Harare City Council Computerises Traffic System

29 Jun, 2014 - 06:06 0 Views

The Sunday Mail

Harare City Council has computerised its traffic management system to improve ticketing, data capturing and management as it has emerged that some public transporters and private motorists have accumulated up to 15 unpaid tickets for various road offences.
Since last week – in conjunction with the police, Zinara and Zimra – the council has been checking impounded vehicles against unpaid tickets, expired licence discs, lapsed tax certificates and other road traffic offences.

Harare City Council spokesman Mr Leslie Gwindi said the computerisation would go a long way to improving ticketing and the municipality estimated collections of over US$500 000 in outstanding fines.

“We have implemented the traffic management module onto the BIQ (computer system) . . . We discovered, during the vetting exercise, that some kombi operators and motorists have accumulated over 15 unpaid tickets. They have to clear all the tickets to have their vehicles released.”

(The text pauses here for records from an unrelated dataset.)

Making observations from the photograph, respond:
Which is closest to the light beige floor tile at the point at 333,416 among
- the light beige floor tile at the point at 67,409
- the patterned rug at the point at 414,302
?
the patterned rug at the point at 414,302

Mr Gwindi said the city had realised US$293 000 from 7 000 tickets captured in the BIQ system.
“We expect to capture another 10 000 tickets onto the BIQ. They are valued at over US$500 000.”

According to council the offences range from touting, obstruction, and picking and dropping passengers at illegal points.
Mr Gwindi also said the system would help the city’s traffic officers maintain a database of offenders.

“We hope this new method resonates with what the people have always been clamouring for. We have taken time to listen to the people and we think we are doing what they want,” said Mr Gwindi.

The city has deployed officers at road intersections to record number plates of vehicles flouting the law.
The drivers are then either arrested at roadblocks or when their vehicles are clamped and towed to the City Central Stores.

This is likely to resonate well with a public that has largely been furious with the practice of engaging in high-speed chases with traffic offenders, some of which have ended with fatalities and loss of property.